AIM OF THE TASK:
Return the listing below exactly. Leave its pictures out.
---*---
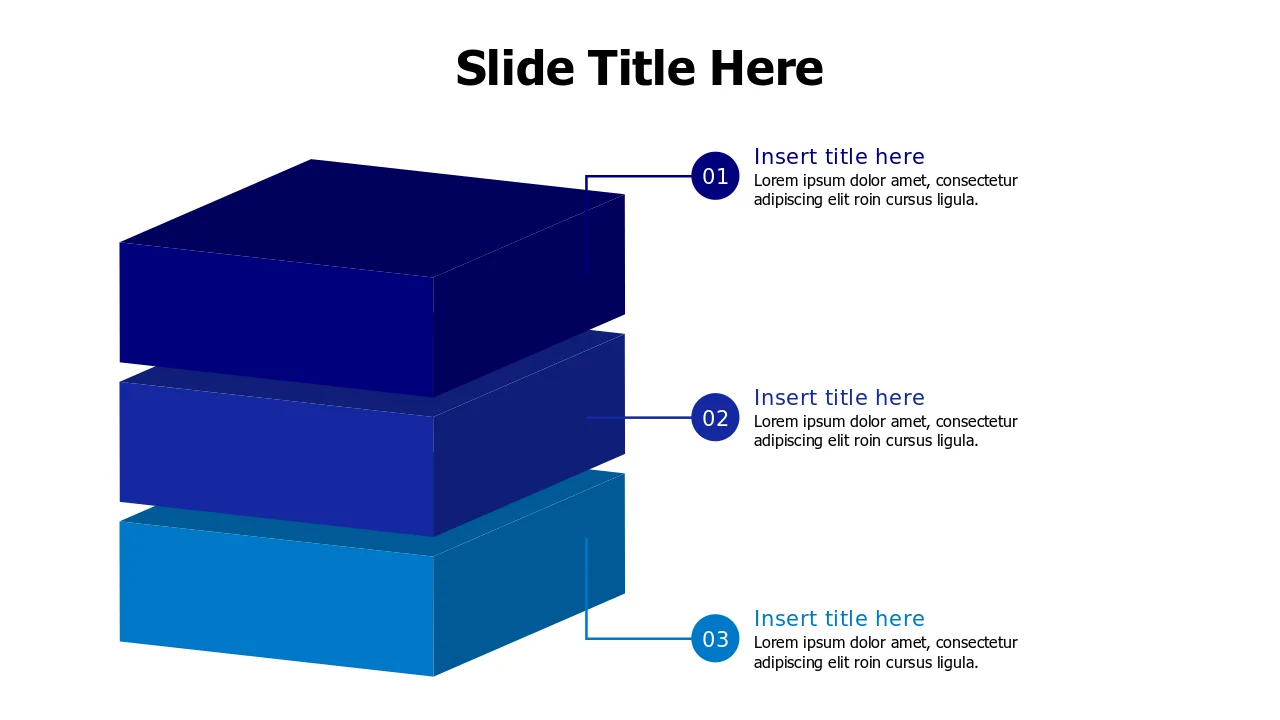 Slide Title Here

01

Insert title here
Lorem ipsum dolor amet, consectetur adipiscing elit roin cursus ligula.

02

Insert title here
Lorem ipsum dolor amet, consectetur adipiscing elit roin cursus ligula.

03

Insert title here
Lorem ipsum dolor amet, consectetur adipiscing elit roin cursus ligula.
---*---
SOLUTION BELOW:
 Slide Title Here

01

Insert title here
Lorem ipsum dolor amet, consectetur adipiscing elit roin cursus ligula.

02

Insert title here
Lorem ipsum dolor amet, consectetur adipiscing elit roin cursus ligula.

03

Insert title here
Lorem ipsum dolor amet, consectetur adipiscing elit roin cursus ligula.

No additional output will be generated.